Summary
In Wellbaum a foreign language teacher was given proper notice on April 29, 1974, that the district had formally decided to lay her off.
Summary of this case from Vassallo v. LowreyOpinion
Docket No. 2958.
May 25, 1977.
Appeal from Superior Court of Stanislaus County, No. 131506, William Zeff, Judge.
COUNSEL
Litts, Mullen, Perovich, Sullivan Newton and C.M. Sullivan, Jr., for Plaintiff and Appellant.
Gilbert W. Boyne, County Counsel, John F. Christensen, Senior Deputy County Counsel, Harry P. Drabkin and Carl O. Waggoner, Deputy County Counsel, for Defendants and Respondents.
OPINION
Appellant was employed by respondent district as a probationary teacher, teaching foreign language classes at Oakdale Joint Union High School, during the school year 1973-1974. Due to a decline in enrollment in foreign language classes the school board took appropriate and timely action pursuant to Education Code sections 13447 and 13443 to terminate appellant as an employee of the district. Appellant requested a hearing, after which the hearing officer concluded that no employee was being retained to teach the particular kind of service being reduced for which appellant was certified and that good cause existed for the termination. The hearing officer's recommendation and decision was adopted by the board of respondent district on April 29, 1974.
References to code sections will be to the Education Code unless otherwise indicated.
□ □ □ □ □
Requirements:
[1] Name every attorney the court opinion lists as counsel for the defendants and respondents.
[2] According to the court opinion, at which school did the appellant teach foreign language classes?
[3] Go on with the court opinion, starting right after its last sentence.
The lines after this court opinion are separate material unrelated to it.

Data excerpt:
□ □ □ □ □
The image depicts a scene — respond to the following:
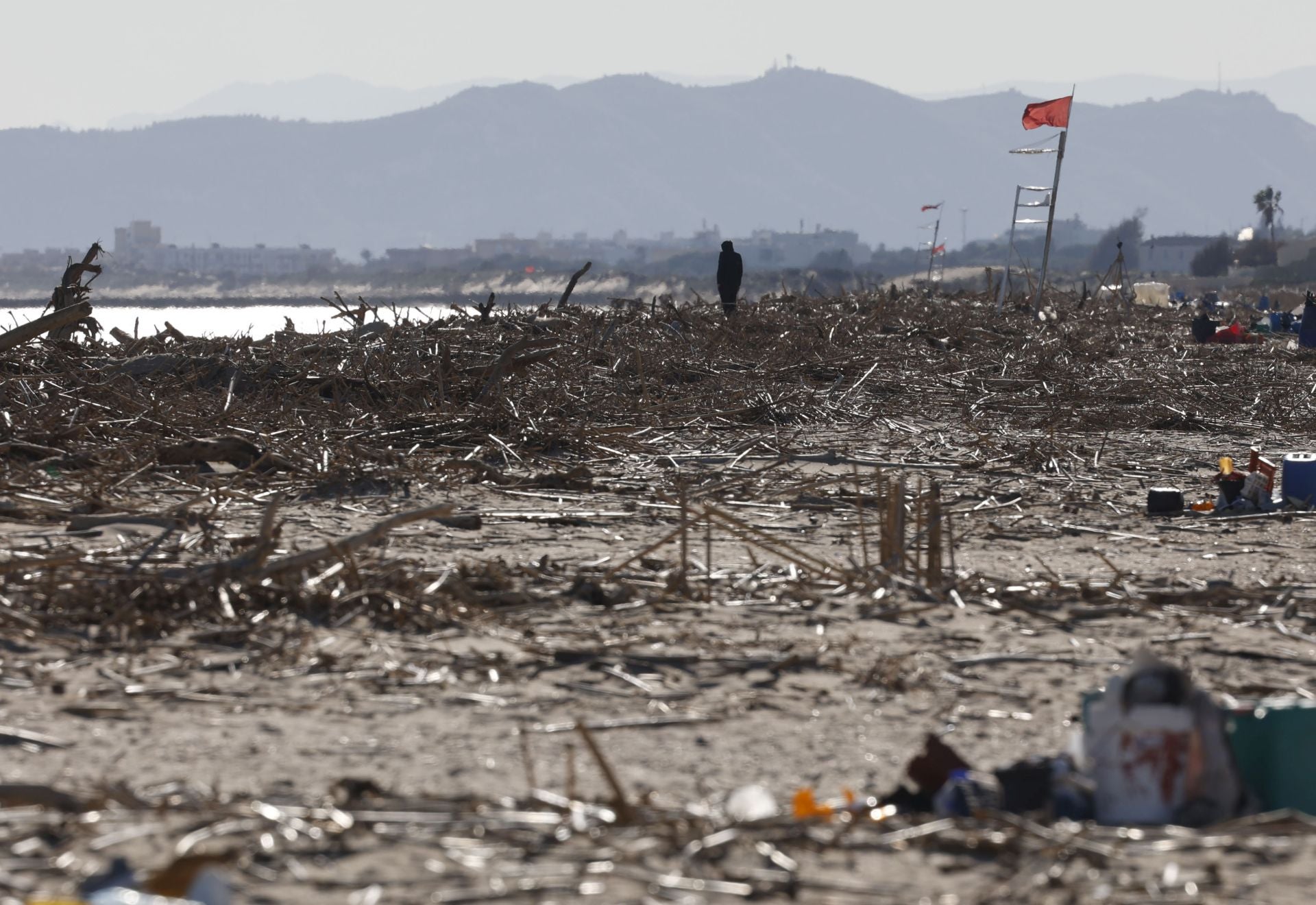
□ □ □ □ □
Answer set:
[1] Gilbert W. Boyne, John F. Christensen, Harry P. Drabkin, Carl O. Waggoner

[2] Oakdale Joint Union High School

[3]
The next day, April 30, 1974, appellant received a revision of her credential adding certification to teach English. On May 1, appellant notified in writing the principal and each member of the school board of her additional certification in English and demanded that she be reinstated or rehired. These demands were frequently repeated, including an appearance by a representative of appellant before the board on May 13, 1974, at which time it was again brought to the board's attention that appellant was then certified to teach English. The board maintained that the appellant had no priority employment rights and took no further action on appellant's request. Appellant's term ended on June 30, 1974.
On June 6, 1974, at the final faculty luncheon, attended by the principal, it was announced that two teachers would be leaving the English department, one due to retirement and the other due to resignation. In addition, a third English teacher was being terminated in the same fashion as appellant.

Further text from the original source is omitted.